Strange Darling is a visual exercise as well, with Mollner honing some of the skills and devices he took for a test drive on his first film, the similarly themed western Outlaws and Angels (which starred Francesca Eastwood, yeah, Clint’s daughter, herself the living embodiment of Darling’s themes), and in many ways he plays with the conventions of horror (Mollner is writing the adaptation of obscure Stephen King story “The Long Walk”), and finds ways to marry them to a killer thriller that may also be a twisted romance and still shit all over their conceits. Many are going to brush the film off as an exercise in style over substance, particularly as actor Giovanni Ribisi – the same Giovanni Ribisi from Avatar and Saving Private Ryan – turns up as producer and cinematographer (!), shooting in 35mm no less, ever so slightly accentuating the grindhouse elements; Strange Darling is garishly red, blue and neon, grainy and knows exactly when to drop a split diopter. But the style is in service to the story and it’s entirely necessary considering so much of the occasionally squirm-inducing action that has nothing to do with blood and guts is designed to make us question what we’re seeing.

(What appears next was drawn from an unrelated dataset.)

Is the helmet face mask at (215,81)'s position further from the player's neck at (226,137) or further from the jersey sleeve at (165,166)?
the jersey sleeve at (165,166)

It’s audacious to be sure, and I hate sounding so shady, but Strange Darling works best in a void. What can be said – and should be said loudly – is that Fitzgerald absolutely crushes it in a literally star-making performance that walks a tightrope between clever and simply caustic; Mollner looks like an asshole without her perfectly calibrated performance as a young woman who just wants to have some fun. By the same token, Gallner has the thankless role of the antagonist, but one upon which the film rests in as many ways as it does Fitzgerald’s turn. If he blows it, if we never empathise with him on some level, Mollner’s delicate house of cards collapses. It’s all very precarious anyway because really? Put this in chronological order and it’s as rote as it gets.
Though the film focuses mostly on The Lady and The Demon, Ed Begley Jr and Barbara Hershey turn up as Frederick and Genevieve, a “couple of old hippies” with arguably the world’s worst breakfast habits and bring with them some of the film’s humour. Uh-huh. It’s funny. Strange Darling runs out of steam a tiny bit in the third act (really, it could only go on for so long) and by the time cop partners Pete and Tanya (Breaking Bad’s Steven Michael Quezada and Bianca Santos) show up the script has started showing signs of buckling under its own premise. Still, the net benefits heavily outweigh the flaws, and it’s one of the few films in recent memory that benefits from a second viewing. After you figure out what’s going on it’s a kick to go back and see where the hints are. Credit to Mollner: He never cheats. And the second viewing is fun – not mandatory. Looking at you, Nolan.